-- START Provided passage --

Last week, the JC led with a story of alleged antisemitism at Oxford University Labour Club. National newspapers picked up the story and ministers and shadow cabinet members were drawn into the furore. Another outrage exposed, job well done?
I take charges of antisemitism very seriously indeed. I may have been described as a "Corbynista" by the JC - and shunned as such by a fellow guest over a Shabbos dinner - but what I learned from my parents about antisemitism and the Holocaust was the starting point of my political journey.
The conclusions I drew were universalist rather than specific to Jews. I wanted to fight injustice and oppression and hatred whoever were the victims. But my Jewish identity and antisemitism are at the core of my left Labour politics and so I welcome an investigation into antisemitism at Oxford University.
If there is antisemitism anywhere, on the right or left, it should be condemned. The charges have been made and we need a proper impartial enquiry. If it is true that Labour students "have some kind of problem with Jews", we certainly need to know. Racism, including antisemitism, is not new in the Labour movement: it was not until the 1980s that the efforts to eradicate it became serious, and that was thanks in part to Ken Livingstone as leader of the Greater London Council.

-- END Provided passage --
-- START Provided records --

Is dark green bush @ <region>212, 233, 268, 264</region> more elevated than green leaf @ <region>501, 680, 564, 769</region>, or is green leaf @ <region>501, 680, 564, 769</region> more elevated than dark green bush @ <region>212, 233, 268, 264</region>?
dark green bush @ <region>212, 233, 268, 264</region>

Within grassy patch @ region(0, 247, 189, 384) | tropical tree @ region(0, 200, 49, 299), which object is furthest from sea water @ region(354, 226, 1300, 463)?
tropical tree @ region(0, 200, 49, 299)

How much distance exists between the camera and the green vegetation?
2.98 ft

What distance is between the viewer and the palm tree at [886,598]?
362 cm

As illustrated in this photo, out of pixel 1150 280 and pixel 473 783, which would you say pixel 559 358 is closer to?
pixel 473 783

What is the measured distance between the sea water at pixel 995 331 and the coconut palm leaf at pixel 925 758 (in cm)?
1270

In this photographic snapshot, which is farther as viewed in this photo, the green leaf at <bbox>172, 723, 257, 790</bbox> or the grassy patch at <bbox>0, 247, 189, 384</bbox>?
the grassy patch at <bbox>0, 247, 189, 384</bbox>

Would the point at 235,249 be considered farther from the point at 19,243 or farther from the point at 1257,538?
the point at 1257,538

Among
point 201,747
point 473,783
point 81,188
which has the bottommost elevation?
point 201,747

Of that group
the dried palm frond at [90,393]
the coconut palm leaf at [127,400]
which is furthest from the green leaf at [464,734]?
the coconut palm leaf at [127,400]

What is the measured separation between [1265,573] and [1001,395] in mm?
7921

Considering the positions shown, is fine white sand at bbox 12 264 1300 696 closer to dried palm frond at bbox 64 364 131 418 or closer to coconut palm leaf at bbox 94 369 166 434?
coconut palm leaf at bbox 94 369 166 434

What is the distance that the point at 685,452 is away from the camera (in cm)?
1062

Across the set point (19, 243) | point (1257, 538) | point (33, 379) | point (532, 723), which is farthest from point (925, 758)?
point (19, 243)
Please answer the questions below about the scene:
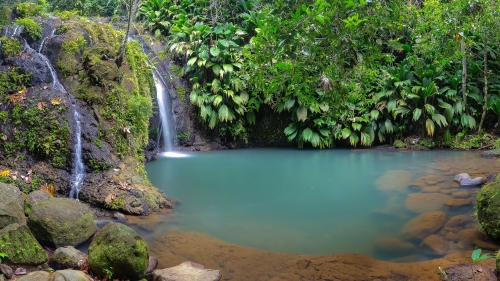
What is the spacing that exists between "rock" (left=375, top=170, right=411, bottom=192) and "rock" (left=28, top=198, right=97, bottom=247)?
18.9 feet

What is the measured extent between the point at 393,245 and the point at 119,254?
134 inches

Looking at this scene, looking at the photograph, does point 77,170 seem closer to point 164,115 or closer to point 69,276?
point 69,276

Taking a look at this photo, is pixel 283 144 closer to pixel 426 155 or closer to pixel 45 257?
pixel 426 155

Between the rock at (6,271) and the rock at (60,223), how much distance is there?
3.43 feet

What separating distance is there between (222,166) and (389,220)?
17.5ft

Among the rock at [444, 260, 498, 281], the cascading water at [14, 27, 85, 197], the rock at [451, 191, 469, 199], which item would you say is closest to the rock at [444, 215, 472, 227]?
the rock at [451, 191, 469, 199]

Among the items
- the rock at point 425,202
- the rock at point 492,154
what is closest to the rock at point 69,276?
the rock at point 425,202

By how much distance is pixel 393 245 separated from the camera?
5148 mm

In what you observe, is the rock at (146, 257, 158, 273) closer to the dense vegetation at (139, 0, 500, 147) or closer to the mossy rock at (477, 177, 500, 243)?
the mossy rock at (477, 177, 500, 243)

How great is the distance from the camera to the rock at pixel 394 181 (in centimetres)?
818

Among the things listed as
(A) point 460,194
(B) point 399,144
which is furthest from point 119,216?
(B) point 399,144

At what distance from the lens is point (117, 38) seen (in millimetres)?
9617

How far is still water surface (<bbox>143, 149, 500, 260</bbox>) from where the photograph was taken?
18.3 feet

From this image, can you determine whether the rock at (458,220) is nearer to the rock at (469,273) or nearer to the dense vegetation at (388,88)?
the rock at (469,273)
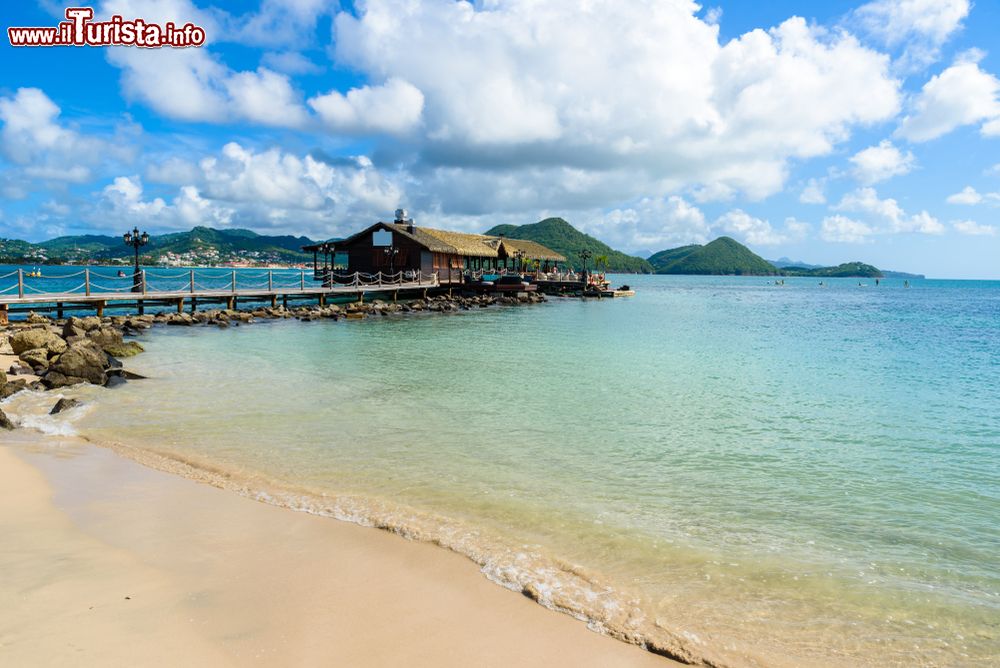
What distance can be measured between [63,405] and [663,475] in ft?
35.3

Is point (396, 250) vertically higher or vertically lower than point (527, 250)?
lower

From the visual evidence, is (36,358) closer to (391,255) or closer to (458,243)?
(391,255)

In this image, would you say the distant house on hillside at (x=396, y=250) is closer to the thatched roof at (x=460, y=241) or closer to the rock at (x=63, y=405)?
the thatched roof at (x=460, y=241)

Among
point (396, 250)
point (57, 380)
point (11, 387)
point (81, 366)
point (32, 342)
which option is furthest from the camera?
point (396, 250)

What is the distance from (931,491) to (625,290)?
6467 centimetres

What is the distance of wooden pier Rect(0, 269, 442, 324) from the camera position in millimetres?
25234

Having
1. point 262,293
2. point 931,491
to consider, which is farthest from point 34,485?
point 262,293

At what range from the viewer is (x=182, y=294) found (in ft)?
104

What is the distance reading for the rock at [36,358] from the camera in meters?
15.1

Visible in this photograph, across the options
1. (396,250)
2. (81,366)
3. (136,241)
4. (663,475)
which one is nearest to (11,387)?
(81,366)

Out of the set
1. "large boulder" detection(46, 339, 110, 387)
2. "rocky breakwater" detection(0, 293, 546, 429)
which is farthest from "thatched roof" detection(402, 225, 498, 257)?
"large boulder" detection(46, 339, 110, 387)

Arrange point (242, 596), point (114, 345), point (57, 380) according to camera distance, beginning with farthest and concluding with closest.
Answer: point (114, 345), point (57, 380), point (242, 596)

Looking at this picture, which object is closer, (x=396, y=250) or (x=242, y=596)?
(x=242, y=596)

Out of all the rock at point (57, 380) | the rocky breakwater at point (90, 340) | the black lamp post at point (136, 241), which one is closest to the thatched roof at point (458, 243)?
the rocky breakwater at point (90, 340)
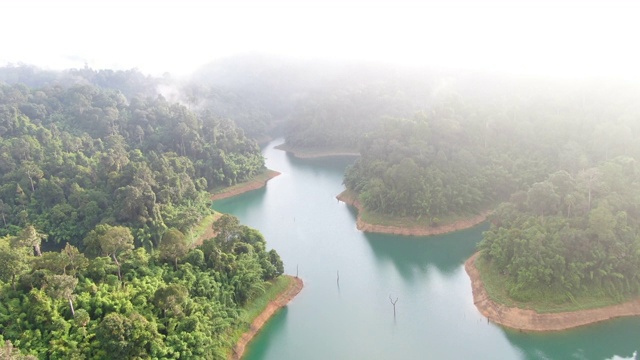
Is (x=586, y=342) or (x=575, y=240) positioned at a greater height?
(x=575, y=240)

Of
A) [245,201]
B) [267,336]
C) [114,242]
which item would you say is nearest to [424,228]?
[267,336]

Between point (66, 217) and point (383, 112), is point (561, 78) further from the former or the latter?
point (66, 217)

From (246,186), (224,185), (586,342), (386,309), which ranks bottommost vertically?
(246,186)

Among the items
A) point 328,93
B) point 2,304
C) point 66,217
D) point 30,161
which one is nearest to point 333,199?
point 66,217

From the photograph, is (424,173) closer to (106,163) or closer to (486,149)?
(486,149)

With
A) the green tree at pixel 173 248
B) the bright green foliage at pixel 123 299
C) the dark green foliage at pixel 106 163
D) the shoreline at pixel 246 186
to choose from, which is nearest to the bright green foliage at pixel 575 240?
the bright green foliage at pixel 123 299

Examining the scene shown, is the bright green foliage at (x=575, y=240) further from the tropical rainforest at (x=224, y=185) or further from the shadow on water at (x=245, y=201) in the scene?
the shadow on water at (x=245, y=201)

-- END Provided records --

What is asked:
A – Print the part of the Oxford Labour Club piece between "Last week, the" and "job well done?", inclusive.
B – In the Oxford Labour Club piece, whose leadership of the Greater London Council is credited with helping make the effort to eradicate racism serious in the 1980s?
C – Which things does the writer of the Oxford Labour Club piece say they wanted to fight, whoever the victims were?
The records have no connection to the text.

Expected results:
A –
Last week, the JC led with a story of alleged antisemitism at Oxford University Labour Club. National newspapers picked up the story and ministers and shadow cabinet members were drawn into the furore. Another outrage exposed, job well done?

B – Ken Livingstone's.

C – Injustice, oppression, hatred